Show that the equation `y^(2) - 8y - x + 19 = 0 ` represents a parabola . Find its vertex, focus and directrix.

To show that the equation \( y^2 - 8y - x + 19 = 0 \) represents a parabola and to find its vertex, focus, and directrix, we can follow these steps: ### Step 1: Rearranging the Equation Start by rearranging the given equation to isolate \( x \): \[ y^2 - 8y + 19 = x \] ### Step 2: Completing the Square Next, we will complete the square for the \( y \) terms.
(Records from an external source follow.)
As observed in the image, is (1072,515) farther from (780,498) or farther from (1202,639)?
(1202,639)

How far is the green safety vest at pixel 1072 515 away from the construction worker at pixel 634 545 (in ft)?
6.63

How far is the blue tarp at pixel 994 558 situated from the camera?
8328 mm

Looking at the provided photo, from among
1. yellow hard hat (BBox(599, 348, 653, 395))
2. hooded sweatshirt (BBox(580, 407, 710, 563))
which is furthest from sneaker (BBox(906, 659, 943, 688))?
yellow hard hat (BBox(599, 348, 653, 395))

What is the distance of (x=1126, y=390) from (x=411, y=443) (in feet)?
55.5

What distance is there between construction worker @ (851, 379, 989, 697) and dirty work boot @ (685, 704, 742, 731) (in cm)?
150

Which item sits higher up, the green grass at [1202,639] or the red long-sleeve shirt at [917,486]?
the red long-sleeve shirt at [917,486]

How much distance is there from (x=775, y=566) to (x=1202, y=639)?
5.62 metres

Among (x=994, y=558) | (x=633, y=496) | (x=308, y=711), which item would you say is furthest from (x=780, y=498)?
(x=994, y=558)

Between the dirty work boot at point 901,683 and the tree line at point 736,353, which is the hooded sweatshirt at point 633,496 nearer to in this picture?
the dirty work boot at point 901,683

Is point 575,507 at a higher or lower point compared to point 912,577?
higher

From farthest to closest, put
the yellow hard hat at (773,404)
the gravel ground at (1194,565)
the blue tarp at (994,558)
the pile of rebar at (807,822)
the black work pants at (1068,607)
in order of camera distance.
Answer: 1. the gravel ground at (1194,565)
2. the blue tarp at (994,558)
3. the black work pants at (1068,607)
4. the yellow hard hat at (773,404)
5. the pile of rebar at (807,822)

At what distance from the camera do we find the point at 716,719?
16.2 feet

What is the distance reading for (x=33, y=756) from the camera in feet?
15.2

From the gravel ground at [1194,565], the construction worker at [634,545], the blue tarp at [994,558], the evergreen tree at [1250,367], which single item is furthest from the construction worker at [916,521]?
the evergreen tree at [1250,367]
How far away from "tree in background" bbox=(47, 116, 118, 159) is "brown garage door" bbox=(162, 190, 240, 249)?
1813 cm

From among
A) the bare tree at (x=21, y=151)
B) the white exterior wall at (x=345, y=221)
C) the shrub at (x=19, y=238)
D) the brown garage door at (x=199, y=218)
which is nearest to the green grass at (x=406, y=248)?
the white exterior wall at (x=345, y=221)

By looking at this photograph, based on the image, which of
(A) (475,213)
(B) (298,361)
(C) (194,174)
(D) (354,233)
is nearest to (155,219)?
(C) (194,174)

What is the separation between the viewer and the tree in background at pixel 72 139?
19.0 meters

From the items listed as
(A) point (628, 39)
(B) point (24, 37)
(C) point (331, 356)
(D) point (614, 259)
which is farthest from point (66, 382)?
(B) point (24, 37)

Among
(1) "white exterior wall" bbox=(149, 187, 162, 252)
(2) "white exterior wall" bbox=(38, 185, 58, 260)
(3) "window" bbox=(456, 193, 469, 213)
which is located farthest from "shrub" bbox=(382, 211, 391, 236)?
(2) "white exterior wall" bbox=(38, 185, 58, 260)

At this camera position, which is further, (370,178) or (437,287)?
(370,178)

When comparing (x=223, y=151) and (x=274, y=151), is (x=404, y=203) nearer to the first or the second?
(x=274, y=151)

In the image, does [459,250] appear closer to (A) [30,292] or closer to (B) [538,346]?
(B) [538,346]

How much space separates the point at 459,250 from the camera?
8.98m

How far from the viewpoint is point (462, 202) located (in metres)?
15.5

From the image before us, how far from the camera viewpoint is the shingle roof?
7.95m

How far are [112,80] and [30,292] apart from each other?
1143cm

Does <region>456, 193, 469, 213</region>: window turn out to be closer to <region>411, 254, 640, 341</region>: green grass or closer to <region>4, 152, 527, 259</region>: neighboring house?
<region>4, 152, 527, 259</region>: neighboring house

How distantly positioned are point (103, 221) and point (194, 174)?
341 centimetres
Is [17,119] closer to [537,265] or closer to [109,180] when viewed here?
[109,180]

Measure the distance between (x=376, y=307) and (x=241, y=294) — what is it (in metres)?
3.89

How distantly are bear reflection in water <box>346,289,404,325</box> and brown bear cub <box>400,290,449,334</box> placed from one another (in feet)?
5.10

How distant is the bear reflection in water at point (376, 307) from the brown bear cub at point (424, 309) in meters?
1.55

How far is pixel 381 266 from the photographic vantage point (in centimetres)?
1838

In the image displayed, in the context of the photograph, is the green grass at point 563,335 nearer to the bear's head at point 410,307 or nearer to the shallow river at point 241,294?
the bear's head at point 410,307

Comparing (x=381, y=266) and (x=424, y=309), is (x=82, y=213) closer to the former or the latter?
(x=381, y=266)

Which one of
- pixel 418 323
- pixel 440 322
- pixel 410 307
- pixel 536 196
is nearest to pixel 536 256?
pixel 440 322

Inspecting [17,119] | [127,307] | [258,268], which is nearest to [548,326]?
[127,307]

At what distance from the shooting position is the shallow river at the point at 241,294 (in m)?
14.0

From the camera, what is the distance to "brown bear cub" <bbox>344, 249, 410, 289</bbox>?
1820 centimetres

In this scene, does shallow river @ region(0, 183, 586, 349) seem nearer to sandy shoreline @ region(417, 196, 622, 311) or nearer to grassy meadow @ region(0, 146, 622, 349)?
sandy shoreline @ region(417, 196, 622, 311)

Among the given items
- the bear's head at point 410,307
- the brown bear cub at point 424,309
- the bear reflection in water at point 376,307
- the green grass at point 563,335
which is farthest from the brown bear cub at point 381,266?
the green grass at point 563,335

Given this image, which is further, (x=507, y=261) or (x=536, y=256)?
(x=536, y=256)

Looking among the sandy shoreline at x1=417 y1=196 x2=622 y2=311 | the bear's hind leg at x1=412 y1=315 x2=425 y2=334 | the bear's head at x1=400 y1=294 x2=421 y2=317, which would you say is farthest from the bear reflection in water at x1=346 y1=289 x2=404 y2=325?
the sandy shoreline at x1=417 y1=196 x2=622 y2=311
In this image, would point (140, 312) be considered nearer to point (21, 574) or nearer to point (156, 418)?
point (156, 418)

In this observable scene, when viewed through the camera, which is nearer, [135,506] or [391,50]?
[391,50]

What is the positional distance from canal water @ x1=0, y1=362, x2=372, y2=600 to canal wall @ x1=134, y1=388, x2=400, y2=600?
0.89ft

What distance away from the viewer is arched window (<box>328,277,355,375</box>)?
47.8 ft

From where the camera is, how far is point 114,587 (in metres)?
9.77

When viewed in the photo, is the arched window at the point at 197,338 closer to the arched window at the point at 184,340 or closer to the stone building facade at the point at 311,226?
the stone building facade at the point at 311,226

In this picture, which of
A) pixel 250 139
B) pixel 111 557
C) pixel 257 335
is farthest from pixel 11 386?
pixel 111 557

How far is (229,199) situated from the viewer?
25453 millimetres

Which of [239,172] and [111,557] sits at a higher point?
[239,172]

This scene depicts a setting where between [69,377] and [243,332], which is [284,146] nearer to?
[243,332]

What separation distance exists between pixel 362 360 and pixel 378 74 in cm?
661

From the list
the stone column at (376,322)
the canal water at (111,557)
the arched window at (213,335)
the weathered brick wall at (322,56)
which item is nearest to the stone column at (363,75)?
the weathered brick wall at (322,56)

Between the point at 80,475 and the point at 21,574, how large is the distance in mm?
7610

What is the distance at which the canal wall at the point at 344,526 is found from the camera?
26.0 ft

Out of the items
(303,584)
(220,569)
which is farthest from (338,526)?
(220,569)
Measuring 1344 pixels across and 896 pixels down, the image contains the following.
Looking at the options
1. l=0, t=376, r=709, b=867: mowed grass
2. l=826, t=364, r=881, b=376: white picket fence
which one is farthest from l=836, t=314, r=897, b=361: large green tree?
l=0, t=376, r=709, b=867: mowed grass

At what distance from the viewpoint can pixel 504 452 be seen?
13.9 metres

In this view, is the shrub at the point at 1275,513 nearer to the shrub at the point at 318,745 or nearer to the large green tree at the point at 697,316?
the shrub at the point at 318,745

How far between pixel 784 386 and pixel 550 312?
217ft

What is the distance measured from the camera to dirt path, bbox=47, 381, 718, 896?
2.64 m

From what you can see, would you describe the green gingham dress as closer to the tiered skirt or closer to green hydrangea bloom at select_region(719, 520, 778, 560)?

The expression \( y^2 - 8y \) can be rewritten as: \[ y^2 - 8y = (y - 4)^2 - 16 \] Thus, we can substitute this back into the equation: \[ (y - 4)^2 - 16 + 19 = x \] This simplifies to: \[ (y - 4)^2 + 3 = x \] Or, rearranging gives: \[ (y - 4)^2 = x - 3 \] ### Step 3: Identifying the Parabola The equation \( (y - 4)^2 = x - 3 \) is in the standard form of a parabola that opens to the right, which is given by \( (y - k)^2 = 4p(x - h) \), where \( (h, k) \) is the vertex. ### Step 4: Finding the Vertex From the equation \( (y - 4)^2 = x - 3 \), we can identify: - Vertex \( (h, k) = (3, 4) \) ### Step 5: Finding the Focus and Directrix In the standard form \( (y - k)^2 = 4p(x - h) \), we have \( 4p = 1 \), which gives: \[ p = \frac{1}{4} \] The focus of the parabola is located at \( (h + p, k) \): - Focus: \( (3 + \frac{1}{4}, 4) = \left(\frac{13}{4}, 4\right) \) The equation of the directrix is given by \( x = h - p \): - Directrix: \( x = 3 - \frac{1}{4} = \frac{11}{4} \) ### Summary of Results - The vertex of the parabola is \( (3, 4) \). - The focus of the parabola is \( \left(\frac{13}{4}, 4\right) \). - The equation of the directrix is \( x = \frac{11}{4} \).